Salah of course shares almost all of the highs that have so elevated Mane; Liverpool’s sixth Champions League title owed much to the combined offensive firepower of that duo plus Roberto Firmino, even as, for the first time, the concept of a sibling rivalry entered into the conversation.

Both moved quickly to quell the insinuations, and if the well was in any way poisoned, it has not been to the detriment of the Reds, who have continued to accrue wins by the week.

So far ahead are they in the title race at the turn of the year that it is now considered only a matter of time before the championship they came within one point of winning last season is handed over to them. It will no doubt have greater significance than their somewhat symbolic wins in the Uefa Super Cup and the Fifa Club World Cup, but it is the winning culture that those lesser trophies have helped foster that is the greater legacy.

The sheer weight of the silverware does not hurt though, especially when, like Salah and Mane, there is a prestigious award in the offing.

That brings to the fore the key debate that conditions this award: quantity or quality, and in this case of the latter, what is the relevant context?

Mahrez’s claim to the prize, a historic and frankly unexpected triumph at the 2019 Africa Cup of Nations, naturally has quite a bit of heft. It is, after all, Caf’s flagship competition. That ought to count for something.

Some might even say that, given the continent’s long history of deferring to European club football (a perception that, for political reasons, is expedient for the Ahmad Ahmad presidency to not only shun, but actively shed), it should count for everything.

There is a point there, even though, as with most things, politics only serves to besmirch the magic of a first Afcon win in 39 years. On its own merits, it was momentous enough. Algeria were clearly the best team in the competition from start to end, and Mahrez assumed a central role, scoring three times – including that famous semi-final winner with the very last kick against Nigeria – and sacrificing his individual flair to a degree in service of the collective.

The question then is whether Caf should implicitly place a greater on the Afcon and achievements (and performances) within it.

It is a parameter that would heavily favour Mahrez, but would immediately eliminate Salah from the conversation: Egypt were disappointing as the host nation, suffering a flat elimination in the Round of 16 at the hands of South Africa.

Riyad Mahrez - Algeria

Mane though would still score pretty highly by that measure, seeing as it was his Senegal that eventually lost the final to Mahrez and Algeria.

He also scored thrice in the competition, and may well have had more but for his wastefulness from the penalty spot – he missed twice, raising some interesting questions about just how much, by contrast, the Teranga Lions seemed entirely subjugated to his ego.

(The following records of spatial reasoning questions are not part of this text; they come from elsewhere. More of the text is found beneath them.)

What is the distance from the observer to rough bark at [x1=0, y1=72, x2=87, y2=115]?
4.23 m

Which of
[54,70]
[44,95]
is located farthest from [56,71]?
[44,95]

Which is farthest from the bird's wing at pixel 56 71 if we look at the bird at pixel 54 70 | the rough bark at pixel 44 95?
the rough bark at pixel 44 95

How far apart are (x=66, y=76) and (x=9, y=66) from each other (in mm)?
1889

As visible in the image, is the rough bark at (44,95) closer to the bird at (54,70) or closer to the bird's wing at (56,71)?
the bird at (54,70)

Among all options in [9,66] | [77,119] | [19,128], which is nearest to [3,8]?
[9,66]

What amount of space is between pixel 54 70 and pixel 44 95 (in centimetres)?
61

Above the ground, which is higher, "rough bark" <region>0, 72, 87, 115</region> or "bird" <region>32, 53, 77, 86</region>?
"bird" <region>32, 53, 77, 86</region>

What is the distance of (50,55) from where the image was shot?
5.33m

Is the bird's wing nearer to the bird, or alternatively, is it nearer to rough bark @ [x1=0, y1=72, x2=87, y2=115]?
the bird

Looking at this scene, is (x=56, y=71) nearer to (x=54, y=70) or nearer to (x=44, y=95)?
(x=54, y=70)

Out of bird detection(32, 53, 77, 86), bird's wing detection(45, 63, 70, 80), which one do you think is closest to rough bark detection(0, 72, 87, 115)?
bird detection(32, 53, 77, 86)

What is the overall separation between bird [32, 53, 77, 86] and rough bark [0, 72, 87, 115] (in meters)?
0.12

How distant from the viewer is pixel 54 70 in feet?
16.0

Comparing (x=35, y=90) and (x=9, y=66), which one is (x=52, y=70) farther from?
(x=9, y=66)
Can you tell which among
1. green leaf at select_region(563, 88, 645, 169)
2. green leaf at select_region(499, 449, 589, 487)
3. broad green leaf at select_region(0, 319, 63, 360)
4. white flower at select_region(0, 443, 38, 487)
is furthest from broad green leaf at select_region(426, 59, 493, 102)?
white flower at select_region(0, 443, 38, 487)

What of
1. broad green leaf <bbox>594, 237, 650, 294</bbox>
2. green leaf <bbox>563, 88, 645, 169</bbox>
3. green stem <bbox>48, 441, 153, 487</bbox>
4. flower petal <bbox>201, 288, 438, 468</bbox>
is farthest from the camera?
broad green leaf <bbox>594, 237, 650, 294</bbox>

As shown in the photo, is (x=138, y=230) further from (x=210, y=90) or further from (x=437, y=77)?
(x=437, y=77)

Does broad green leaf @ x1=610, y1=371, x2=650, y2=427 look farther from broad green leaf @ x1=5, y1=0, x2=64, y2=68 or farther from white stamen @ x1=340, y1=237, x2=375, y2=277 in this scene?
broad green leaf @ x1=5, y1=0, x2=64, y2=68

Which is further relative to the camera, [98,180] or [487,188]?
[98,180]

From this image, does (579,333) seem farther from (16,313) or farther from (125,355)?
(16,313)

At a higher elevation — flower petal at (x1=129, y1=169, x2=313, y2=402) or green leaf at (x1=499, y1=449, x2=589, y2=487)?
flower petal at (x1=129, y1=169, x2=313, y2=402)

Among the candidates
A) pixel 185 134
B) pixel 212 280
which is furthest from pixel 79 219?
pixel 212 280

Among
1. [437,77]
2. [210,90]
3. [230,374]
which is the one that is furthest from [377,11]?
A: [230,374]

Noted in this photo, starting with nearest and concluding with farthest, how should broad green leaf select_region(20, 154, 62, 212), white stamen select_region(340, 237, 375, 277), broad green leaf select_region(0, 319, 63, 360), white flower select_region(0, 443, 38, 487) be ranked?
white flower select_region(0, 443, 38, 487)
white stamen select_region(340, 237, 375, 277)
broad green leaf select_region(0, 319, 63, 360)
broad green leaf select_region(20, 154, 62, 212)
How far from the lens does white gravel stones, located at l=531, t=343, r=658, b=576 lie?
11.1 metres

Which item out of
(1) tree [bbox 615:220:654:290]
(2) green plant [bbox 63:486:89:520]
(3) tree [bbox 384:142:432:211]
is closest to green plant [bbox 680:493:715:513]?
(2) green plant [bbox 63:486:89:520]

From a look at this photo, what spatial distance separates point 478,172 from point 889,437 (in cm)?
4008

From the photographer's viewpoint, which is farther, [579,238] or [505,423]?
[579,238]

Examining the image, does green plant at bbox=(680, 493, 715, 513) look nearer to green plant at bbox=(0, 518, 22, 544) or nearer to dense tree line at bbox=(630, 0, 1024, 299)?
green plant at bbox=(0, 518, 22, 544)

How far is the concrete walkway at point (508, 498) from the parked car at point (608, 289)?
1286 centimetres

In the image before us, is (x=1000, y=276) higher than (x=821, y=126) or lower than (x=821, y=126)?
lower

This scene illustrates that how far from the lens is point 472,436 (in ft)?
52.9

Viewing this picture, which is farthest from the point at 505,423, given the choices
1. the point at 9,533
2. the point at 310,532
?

Ultimately, it seems a much too narrow parameter to fit through, even leaving aside the fact that no four-week competition, however influential, should be able to upstage an entire year’s work. At club level, Mahrez has been a part of Manchester City’s relentless winning machine, but only latterly has his role been significantly expanded.

There is, of course, the broader question of why any of this even matters. There is a touch of the anachronistic to these individual awards, and even those not cynical enough to shrug and label it exactly what it appears to be – glitzy massage therapy for the egos of super-wealthy athletes – can at least admit this seems pretty hollow.

The search for deeper meaning can only be resolved by latching on to a comforting pattern: the end of the 2010s has seen the return of the larger-than-life African superstar forward that dominated African football in noughties.

For Didier Drogba, Samuel Eto’o and Emmanuel Adebayor, read Salah, Mane and Mahrez: all influential attackers playing at the absolute highest level of football in Europe, while being the veritable emblems of their country’s hopes.